Additional conversation has convinced me that 1x is the only choice for Windows and Brp7/meerKat.
...
Maybe I'm off track again.
My results (rounded up more or less) for running tasks only on one Titan V are:
1 task 420 sec
2 tasks 330 sec
3 tasks 320 sec | more or less
4 tasks 320 sec | the same time
So what am I missing out on ?
sfv
You maybe missing out on nothing.
If those numbers hold up on your Windows/Titan V machines, go with them. 4x would calculate out to be about 3.5M Rac / gpu. Since this is an outlier, I am going to guess that your numbers will get worse.

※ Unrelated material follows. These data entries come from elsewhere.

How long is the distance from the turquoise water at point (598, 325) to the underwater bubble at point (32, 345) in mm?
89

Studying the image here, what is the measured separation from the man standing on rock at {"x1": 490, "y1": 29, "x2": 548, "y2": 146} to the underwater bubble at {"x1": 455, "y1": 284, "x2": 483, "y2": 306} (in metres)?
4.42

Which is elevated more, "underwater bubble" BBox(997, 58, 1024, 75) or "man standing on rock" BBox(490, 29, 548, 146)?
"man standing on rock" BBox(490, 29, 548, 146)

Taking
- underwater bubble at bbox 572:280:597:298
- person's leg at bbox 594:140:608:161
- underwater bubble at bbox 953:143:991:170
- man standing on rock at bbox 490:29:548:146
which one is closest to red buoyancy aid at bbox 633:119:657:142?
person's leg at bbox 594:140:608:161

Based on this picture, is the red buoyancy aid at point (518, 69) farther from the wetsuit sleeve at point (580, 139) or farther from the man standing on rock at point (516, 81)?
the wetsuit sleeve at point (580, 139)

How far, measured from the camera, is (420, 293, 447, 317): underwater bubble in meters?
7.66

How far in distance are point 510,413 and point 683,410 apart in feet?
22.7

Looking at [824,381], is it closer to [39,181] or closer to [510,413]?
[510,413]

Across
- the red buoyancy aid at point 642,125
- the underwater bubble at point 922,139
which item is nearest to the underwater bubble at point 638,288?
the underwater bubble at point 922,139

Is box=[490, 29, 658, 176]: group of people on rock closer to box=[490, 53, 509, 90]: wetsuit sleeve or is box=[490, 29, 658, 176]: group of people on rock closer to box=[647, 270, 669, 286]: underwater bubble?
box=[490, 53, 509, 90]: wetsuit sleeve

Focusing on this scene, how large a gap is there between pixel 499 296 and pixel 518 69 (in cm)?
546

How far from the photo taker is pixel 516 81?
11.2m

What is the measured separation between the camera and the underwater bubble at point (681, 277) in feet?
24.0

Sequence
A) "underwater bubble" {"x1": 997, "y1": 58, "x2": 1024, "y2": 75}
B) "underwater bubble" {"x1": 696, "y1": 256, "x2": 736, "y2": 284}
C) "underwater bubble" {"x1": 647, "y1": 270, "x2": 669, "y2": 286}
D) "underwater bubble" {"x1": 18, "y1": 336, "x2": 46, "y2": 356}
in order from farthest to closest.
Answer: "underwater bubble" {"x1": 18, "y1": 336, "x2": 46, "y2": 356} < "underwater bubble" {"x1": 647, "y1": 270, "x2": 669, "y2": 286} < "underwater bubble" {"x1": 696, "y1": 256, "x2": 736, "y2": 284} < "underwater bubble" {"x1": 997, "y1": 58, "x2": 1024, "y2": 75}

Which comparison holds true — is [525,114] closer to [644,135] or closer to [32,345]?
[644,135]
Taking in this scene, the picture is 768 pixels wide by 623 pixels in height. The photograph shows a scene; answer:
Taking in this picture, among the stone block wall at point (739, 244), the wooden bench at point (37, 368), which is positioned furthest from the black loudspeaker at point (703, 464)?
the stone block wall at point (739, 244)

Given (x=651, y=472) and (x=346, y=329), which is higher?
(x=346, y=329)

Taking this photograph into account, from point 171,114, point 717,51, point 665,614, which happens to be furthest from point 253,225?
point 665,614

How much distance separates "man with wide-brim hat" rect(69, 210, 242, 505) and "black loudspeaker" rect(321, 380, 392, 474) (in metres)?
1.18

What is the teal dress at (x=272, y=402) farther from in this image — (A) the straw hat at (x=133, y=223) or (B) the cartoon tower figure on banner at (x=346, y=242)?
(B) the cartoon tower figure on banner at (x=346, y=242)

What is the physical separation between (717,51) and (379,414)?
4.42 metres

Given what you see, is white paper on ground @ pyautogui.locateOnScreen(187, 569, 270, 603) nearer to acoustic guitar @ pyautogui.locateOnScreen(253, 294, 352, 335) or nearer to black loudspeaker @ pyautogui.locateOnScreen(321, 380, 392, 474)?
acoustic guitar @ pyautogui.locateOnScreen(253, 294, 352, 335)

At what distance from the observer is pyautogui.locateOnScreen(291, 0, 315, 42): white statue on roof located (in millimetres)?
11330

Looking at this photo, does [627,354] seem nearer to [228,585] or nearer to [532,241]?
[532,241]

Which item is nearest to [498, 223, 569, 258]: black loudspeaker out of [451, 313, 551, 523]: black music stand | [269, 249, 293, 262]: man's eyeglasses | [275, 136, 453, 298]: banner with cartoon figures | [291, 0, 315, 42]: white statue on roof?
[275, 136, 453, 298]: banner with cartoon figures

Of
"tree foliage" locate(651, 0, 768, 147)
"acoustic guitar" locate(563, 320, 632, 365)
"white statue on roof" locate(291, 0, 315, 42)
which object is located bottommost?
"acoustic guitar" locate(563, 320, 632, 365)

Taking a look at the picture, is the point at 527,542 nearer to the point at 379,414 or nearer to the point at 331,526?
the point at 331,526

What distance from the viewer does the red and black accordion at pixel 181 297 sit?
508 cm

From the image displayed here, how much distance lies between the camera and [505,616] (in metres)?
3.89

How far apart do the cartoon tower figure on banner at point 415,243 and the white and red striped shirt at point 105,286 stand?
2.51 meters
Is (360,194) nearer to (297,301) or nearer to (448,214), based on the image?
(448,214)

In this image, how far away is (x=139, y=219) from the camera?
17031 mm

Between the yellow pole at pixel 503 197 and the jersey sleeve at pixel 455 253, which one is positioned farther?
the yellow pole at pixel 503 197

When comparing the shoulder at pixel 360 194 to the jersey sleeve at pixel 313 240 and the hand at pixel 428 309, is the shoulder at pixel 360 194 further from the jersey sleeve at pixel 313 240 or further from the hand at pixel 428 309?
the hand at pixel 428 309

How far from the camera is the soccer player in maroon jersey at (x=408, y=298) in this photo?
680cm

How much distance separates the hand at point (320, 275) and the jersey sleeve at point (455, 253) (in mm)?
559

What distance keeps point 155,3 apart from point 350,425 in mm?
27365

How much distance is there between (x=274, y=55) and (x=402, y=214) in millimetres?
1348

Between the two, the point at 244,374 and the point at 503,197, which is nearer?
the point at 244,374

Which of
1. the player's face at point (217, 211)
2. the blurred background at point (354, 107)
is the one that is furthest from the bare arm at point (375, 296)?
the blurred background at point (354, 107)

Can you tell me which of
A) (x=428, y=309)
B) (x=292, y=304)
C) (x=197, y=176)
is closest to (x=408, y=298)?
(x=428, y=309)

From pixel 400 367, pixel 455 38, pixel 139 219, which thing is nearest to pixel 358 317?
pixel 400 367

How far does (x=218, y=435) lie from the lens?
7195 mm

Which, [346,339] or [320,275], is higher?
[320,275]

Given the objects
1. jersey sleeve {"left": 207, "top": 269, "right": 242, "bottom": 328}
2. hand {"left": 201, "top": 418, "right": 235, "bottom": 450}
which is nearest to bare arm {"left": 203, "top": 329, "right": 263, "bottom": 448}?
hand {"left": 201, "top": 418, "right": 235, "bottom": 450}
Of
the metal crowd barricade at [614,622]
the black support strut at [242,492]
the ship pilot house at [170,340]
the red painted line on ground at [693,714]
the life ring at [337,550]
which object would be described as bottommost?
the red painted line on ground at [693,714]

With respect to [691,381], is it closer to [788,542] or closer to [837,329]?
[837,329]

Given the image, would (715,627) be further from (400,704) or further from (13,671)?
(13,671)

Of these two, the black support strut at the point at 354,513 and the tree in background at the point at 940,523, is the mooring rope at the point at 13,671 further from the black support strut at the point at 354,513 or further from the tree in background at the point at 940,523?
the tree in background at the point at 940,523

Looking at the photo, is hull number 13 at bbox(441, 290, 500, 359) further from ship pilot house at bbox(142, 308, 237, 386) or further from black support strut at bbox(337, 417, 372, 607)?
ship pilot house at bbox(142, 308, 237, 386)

It looks like you may be running two 3 Titan V boxes. If that is true. I would just let them "bang heads" and see which Operating system comes out on top?
I am currently claiming that the new Windows (beta) O3AS running at 2x is likely the top RAC generator for Windows-based Nvidia machines.
And if you are running MPS under Linux, with the optimized O3AS then 2x is the top RAC generator.
I don't have any data for high end Radeon gpus under Windows. Only my dinky iGpu Radeon.
Respectfully,
A Proud member of the O.F.A. (Old Farts Association).
Here're links to screenshots of HWiINFO GPU data running BRP7 single and double for about half an hour each, doubles were staggered at about 50%. BRP7 2x, BRP7 1x
I got a big enough sample size of O3AS running doubles (started out staggered at about 50%). The average of almost 60 tasks is 1525 sec/task. That's .2% slower than the fastest single task I have (1522 sec) and 15.7% faster than the slowest (1809 sec). So on average it seems to be ~8.5% faster time per task running doubles with this new version of O3AS tasks.
I am confused about these data. If both work units (on 2x) were mid-run then why is the core load and wattage lower when running 2x? The memory usage makes sense, but that seems odd to me. Ian&Steve C, is that normal for the Titan V, since you have been using them for a long time?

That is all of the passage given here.